(Problem to solve):
Using the data below, print exactly the line with "Cha Gio (Vietnamese Egg Rolls) 4", the line with "Flexii la cablu pentru biceps", and every line between them, but none of the pictures.

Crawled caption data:
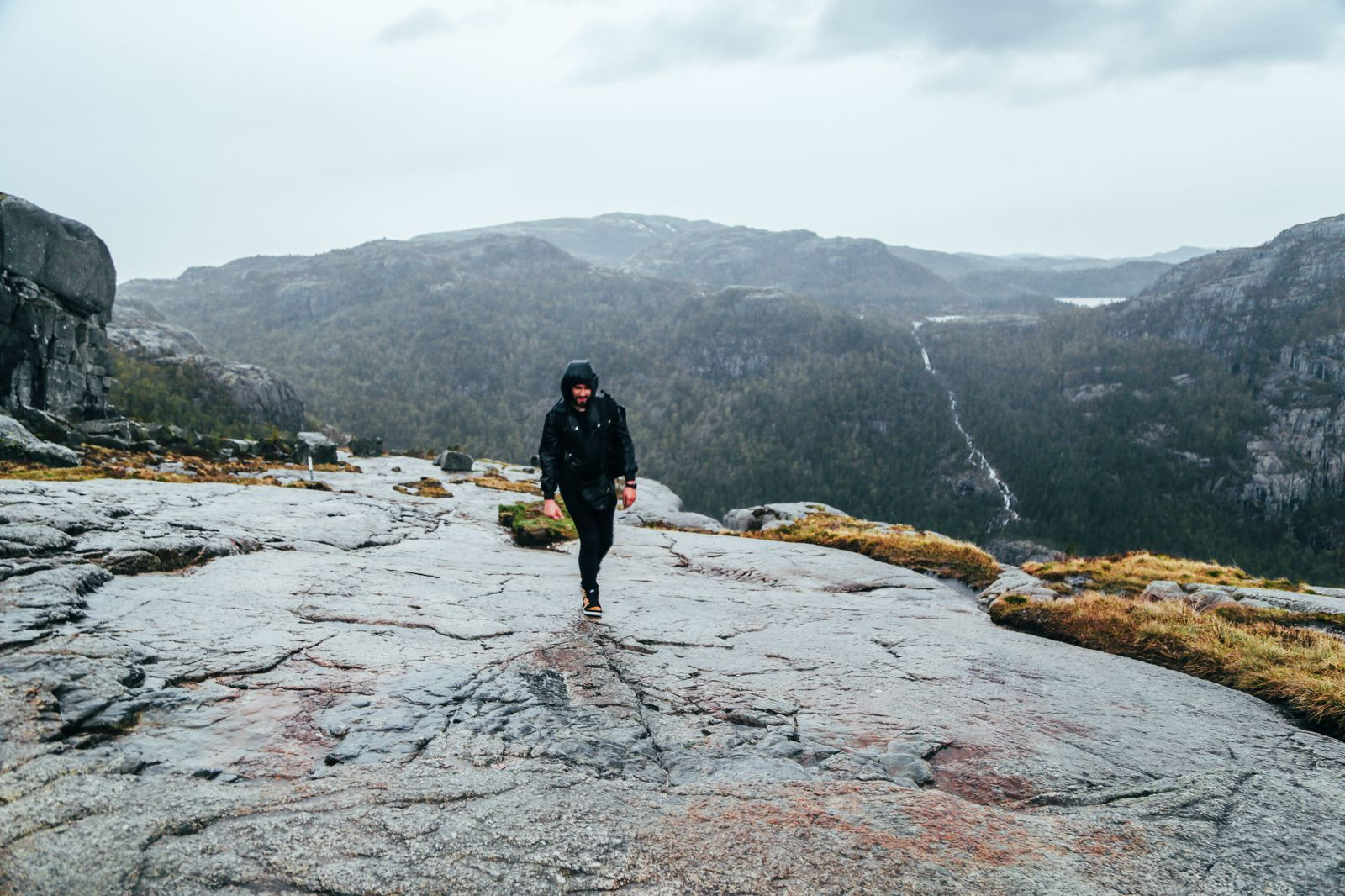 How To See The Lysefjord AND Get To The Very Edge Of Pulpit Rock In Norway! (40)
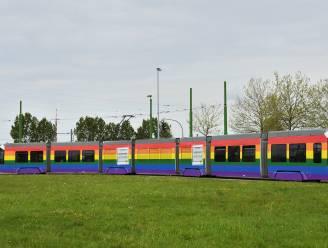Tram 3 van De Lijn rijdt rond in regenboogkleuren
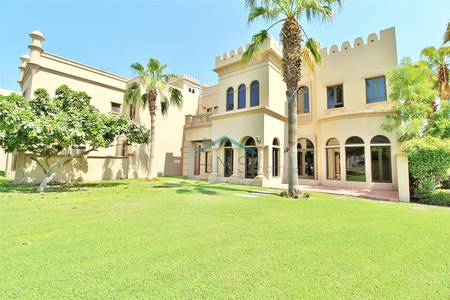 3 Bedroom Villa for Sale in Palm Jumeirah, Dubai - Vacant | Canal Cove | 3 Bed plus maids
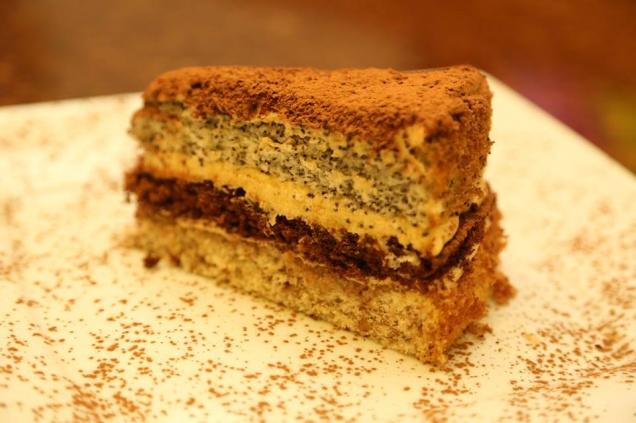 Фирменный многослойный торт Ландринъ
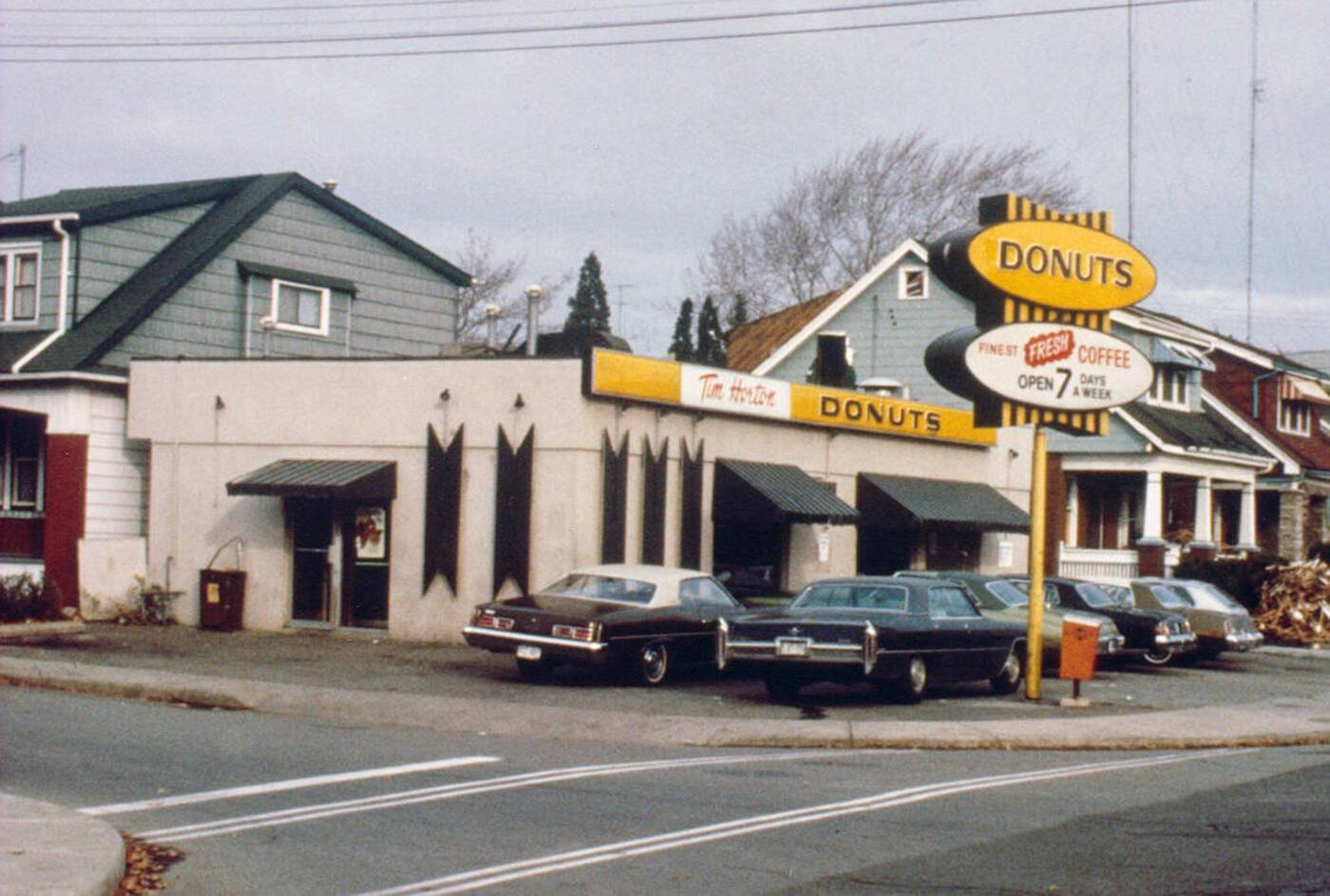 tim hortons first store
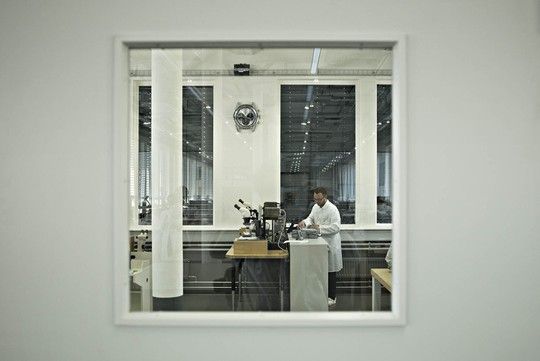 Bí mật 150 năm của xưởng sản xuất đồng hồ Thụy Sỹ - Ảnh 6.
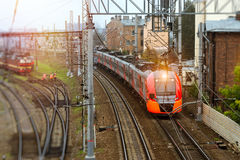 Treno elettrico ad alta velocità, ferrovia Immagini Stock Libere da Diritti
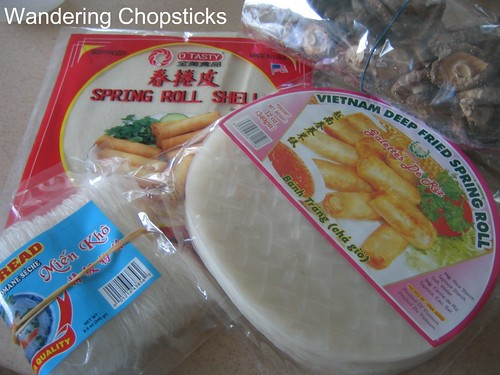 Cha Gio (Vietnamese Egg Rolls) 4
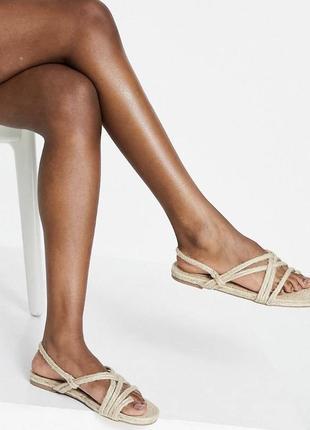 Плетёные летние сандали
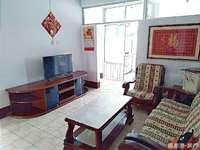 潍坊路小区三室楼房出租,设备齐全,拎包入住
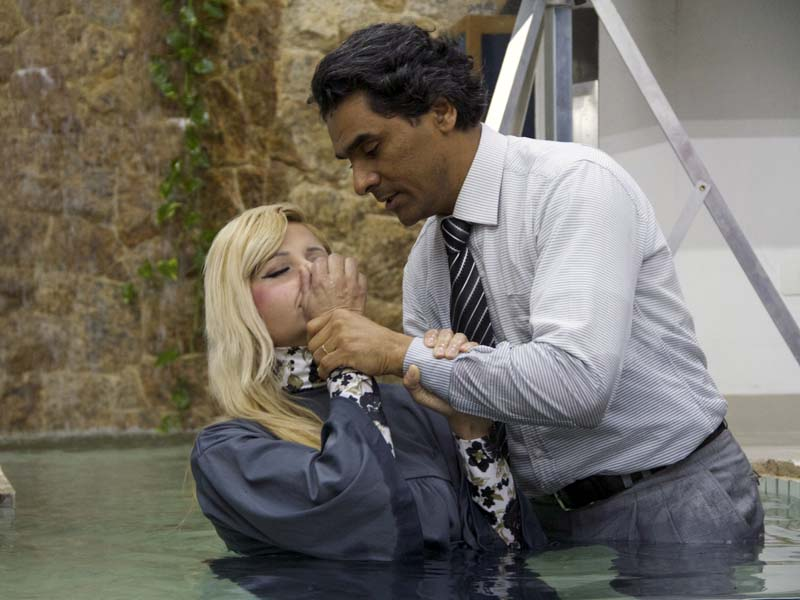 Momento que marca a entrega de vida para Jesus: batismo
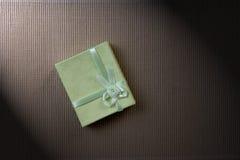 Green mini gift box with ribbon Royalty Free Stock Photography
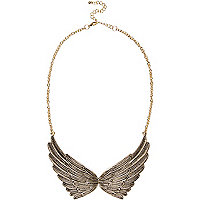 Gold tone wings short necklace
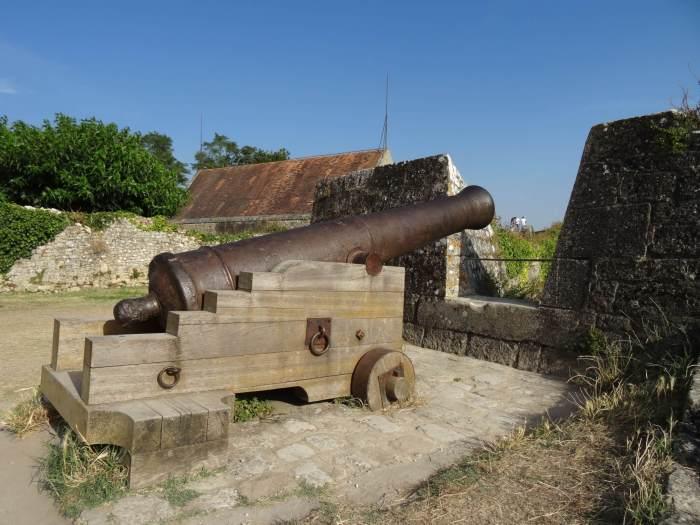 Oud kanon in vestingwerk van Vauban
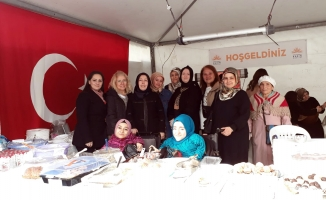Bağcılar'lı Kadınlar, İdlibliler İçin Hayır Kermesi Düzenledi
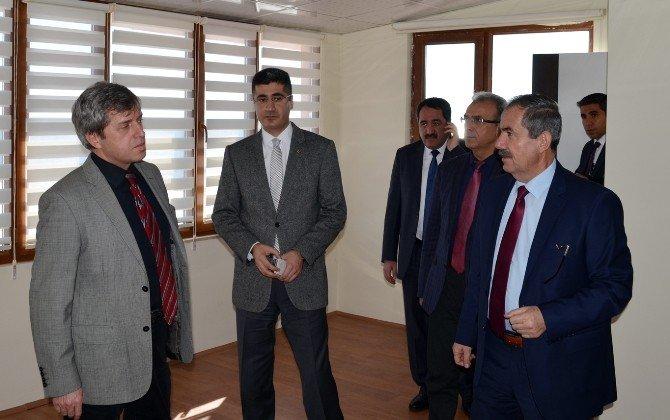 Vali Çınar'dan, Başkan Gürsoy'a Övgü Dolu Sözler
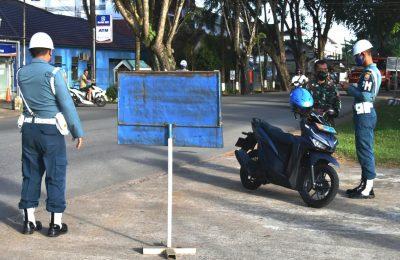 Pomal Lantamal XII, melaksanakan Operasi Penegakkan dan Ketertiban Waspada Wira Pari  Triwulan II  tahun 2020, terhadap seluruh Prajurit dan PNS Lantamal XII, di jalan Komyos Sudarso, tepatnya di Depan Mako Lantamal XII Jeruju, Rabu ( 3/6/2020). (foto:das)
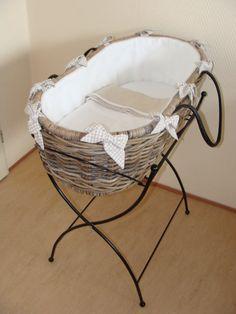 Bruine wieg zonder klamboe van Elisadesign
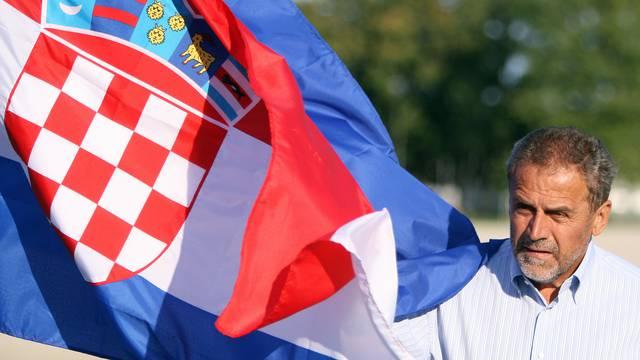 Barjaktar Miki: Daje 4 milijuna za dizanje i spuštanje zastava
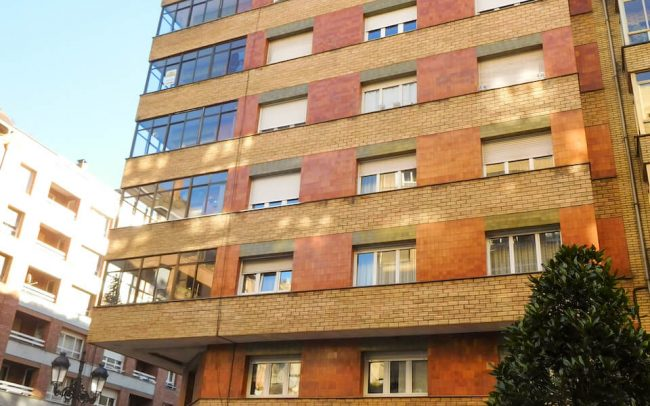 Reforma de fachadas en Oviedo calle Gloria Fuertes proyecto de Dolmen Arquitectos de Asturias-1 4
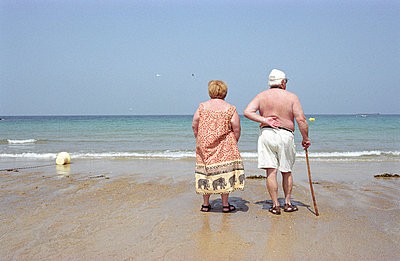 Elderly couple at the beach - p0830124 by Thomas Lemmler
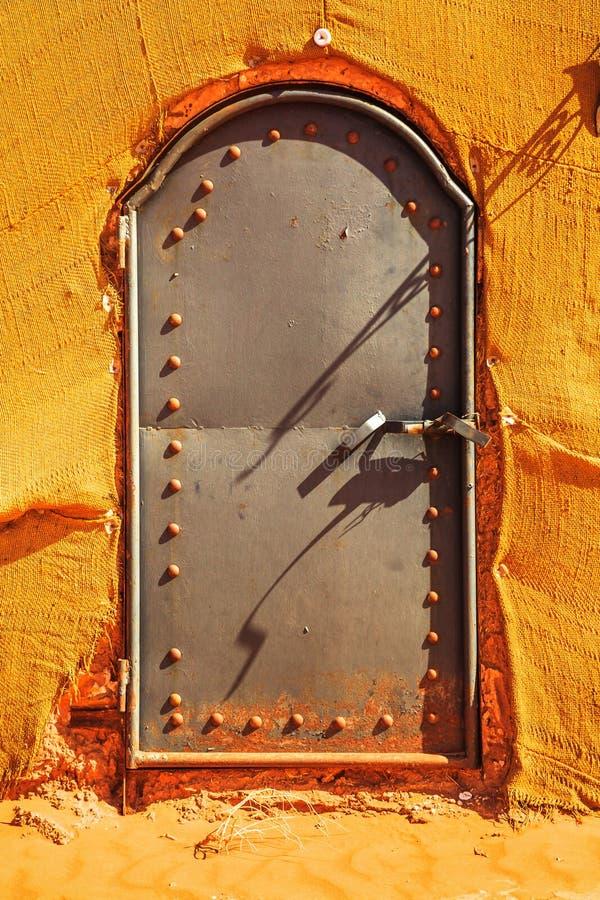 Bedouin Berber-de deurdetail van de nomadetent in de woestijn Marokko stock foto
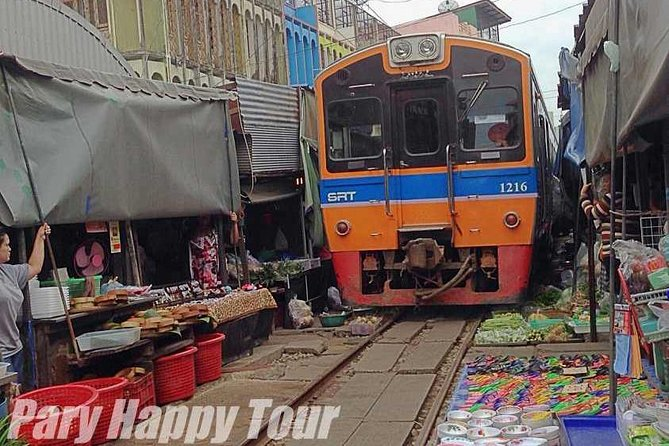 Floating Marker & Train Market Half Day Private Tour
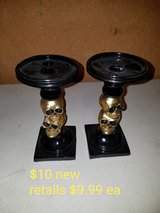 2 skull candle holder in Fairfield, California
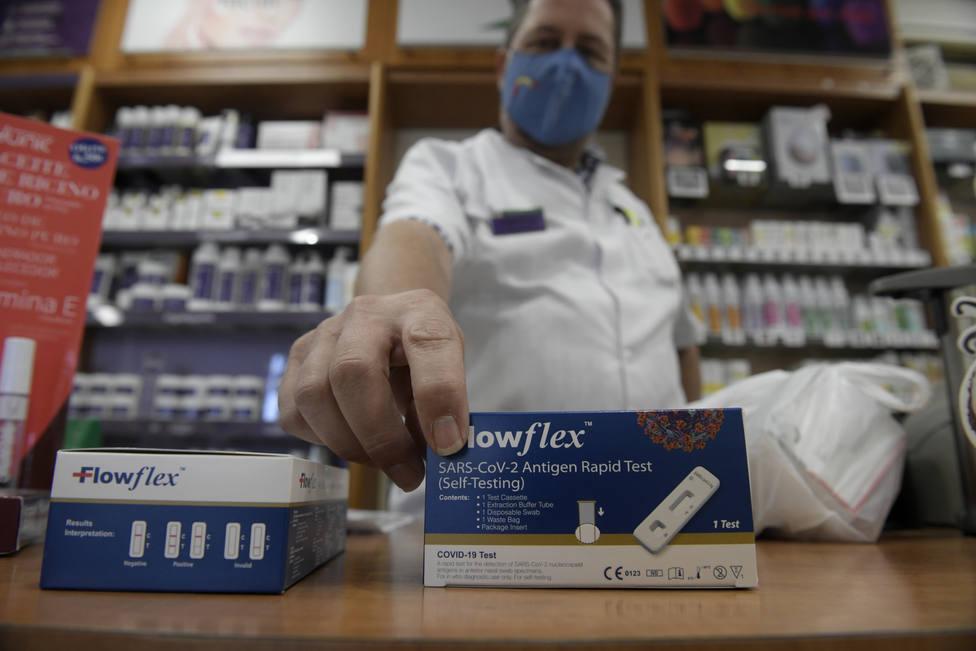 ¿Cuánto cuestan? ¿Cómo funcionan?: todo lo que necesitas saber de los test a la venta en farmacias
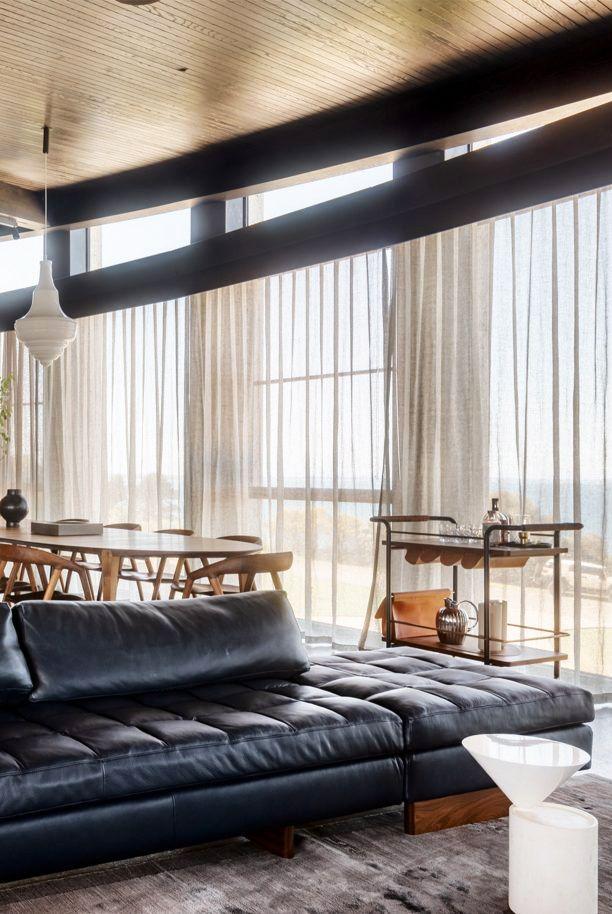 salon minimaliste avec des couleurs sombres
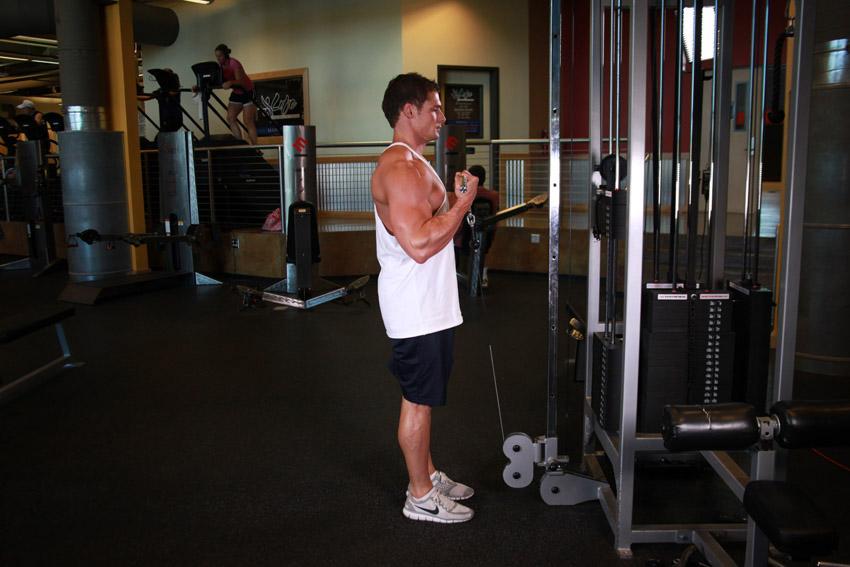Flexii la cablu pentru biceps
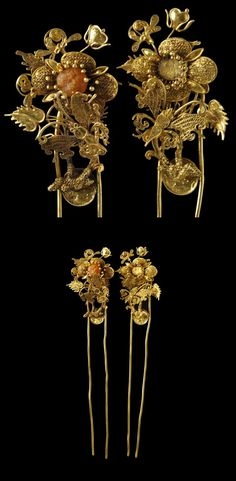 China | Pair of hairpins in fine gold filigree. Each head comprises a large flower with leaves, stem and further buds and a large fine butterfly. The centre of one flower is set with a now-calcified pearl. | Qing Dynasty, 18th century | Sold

(Solution):
 Cha Gio (Vietnamese Egg Rolls) 4
 Плетёные летние сандали
 潍坊路小区三室楼房出租,设备齐全,拎包入住
 Momento que marca a entrega de vida para Jesus: batismo
 Green mini gift box with ribbon Royalty Free Stock Photography
 Gold tone wings short necklace
 Oud kanon in vestingwerk van Vauban
Bağcılar'lı Kadınlar, İdlibliler İçin Hayır Kermesi Düzenledi
 Vali Çınar'dan, Başkan Gürsoy'a Övgü Dolu Sözler
 Pomal Lantamal XII, melaksanakan Operasi Penegakkan dan Ketertiban Waspada Wira Pari  Triwulan II  tahun 2020, terhadap seluruh Prajurit dan PNS Lantamal XII, di jalan Komyos Sudarso, tepatnya di Depan Mako Lantamal XII Jeruju, Rabu ( 3/6/2020). (foto:das)
 Bruine wieg zonder klamboe van Elisadesign
 Barjaktar Miki: Daje 4 milijuna za dizanje i spuštanje zastava
 Reforma de fachadas en Oviedo calle Gloria Fuertes proyecto de Dolmen Arquitectos de Asturias-1 4
 Elderly couple at the beach - p0830124 by Thomas Lemmler
 Bedouin Berber-de deurdetail van de nomadetent in de woestijn Marokko stock foto
 Floating Marker & Train Market Half Day Private Tour
 2 skull candle holder in Fairfield, California
 ¿Cuánto cuestan? ¿Cómo funcionan?: todo lo que necesitas saber de los test a la venta en farmacias
 salon minimaliste avec des couleurs sombres
Flexii la cablu pentru biceps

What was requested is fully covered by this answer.